As privacy-enhancing technologies like incognito mode have become popular, advertisers and publishers have responded with increasingly invasive tracking methods. In addition to explicit private-browsing detection, some sites employ browser fingerprinting to identify unique users across sessions.

Browser fingerprinting relies on combining multiple signals like your screen size, installed fonts, extensions, and hardware capabilities into a distinctive identifier. Vendors like FingerprintJS provide comprehensive fingerprinting scripts that claim to identify browsers even in incognito mode.

There is an ongoing arms race between fingerprinting and anti-fingerprinting techniques. As browsers add privacy protections, trackers find new methods and heuristics to circumvent them. For example, Apple has proposed a "Privacy Preserving Ad Click Attribution" scheme to reduce third-party tracking while still supporting anonymous ad attribution.

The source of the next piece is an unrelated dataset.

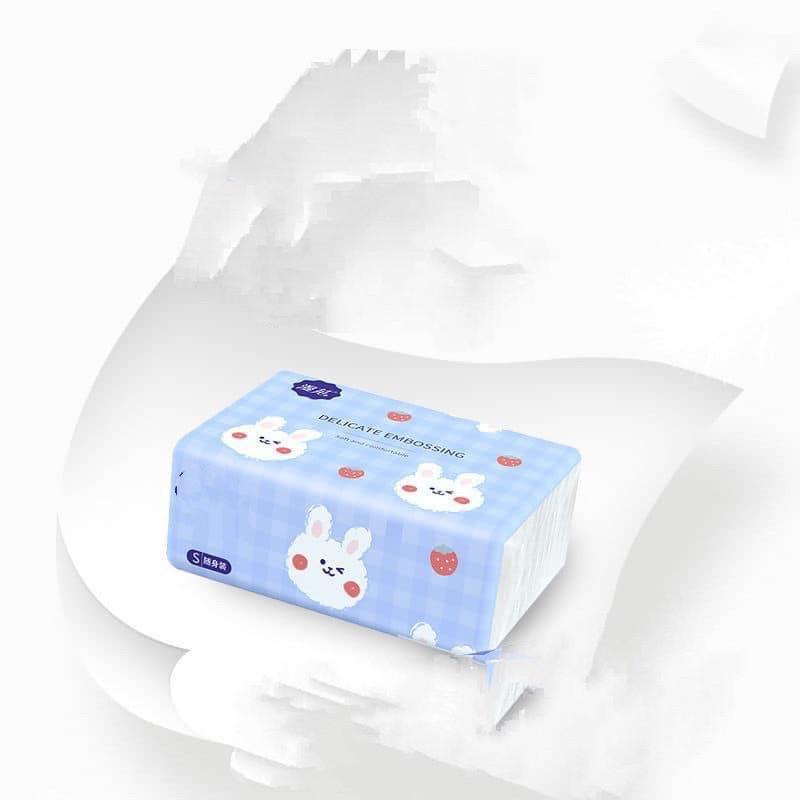 HÀNG CÓ SẴN GIẤY ĂN CON THỎ SIÊU DAI ( THÙNG 40 GÓI NỘI ĐỊA TRUNG ) - Khăn giấy  ăn Nhãn hiệu No Brand | VatDungNhaBep.com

Ultimately, strong privacy online requires a multi-pronged approach including tracker blocking, containerization, traffic anonymization, and prudent browsing habits. As developers, we should strive to build sites and services that are transparent about data collection and respect our visitors‘ privacy preferences.

Conclusion

Blocking visitors who use incognito mode is a increasing trend on news and paywalled content sites. While browsers don‘t provide a direct way to detect private browsing, sites can infer incognito mode through various side-channel techniques.

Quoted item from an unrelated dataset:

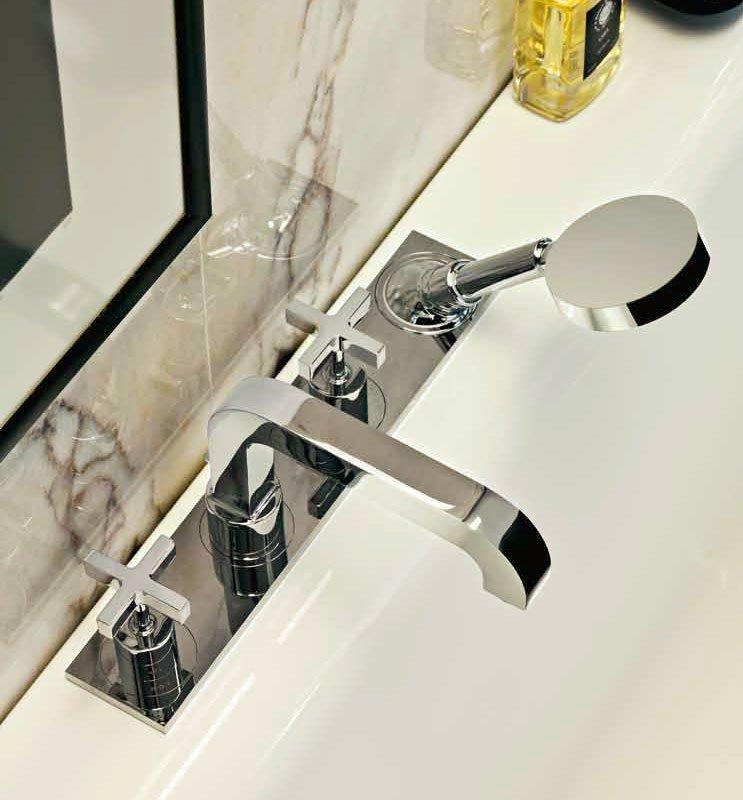 Как установить смеситель в ванной: размеры и расстояния, как правильно поставить кран под плитку, установка своими руками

In this post, we saw how to inspect a site‘s incognito detection logic and spoof it by monkey-patching the relevant browser APIs with a Tampermonkey userscript. This enables bypassing the anti-incognito prompt, but doesn‘t guarantee unfettered access to paid or metered content.

We also discussed some caveats of relying on incognito mode for privacy and alternative tools for private browsing. As the web evolves, the techniques for tracking and anti-tracking will continue to evolve. Understanding how these techniques work is valuable for developers and privacy-conscious users alike.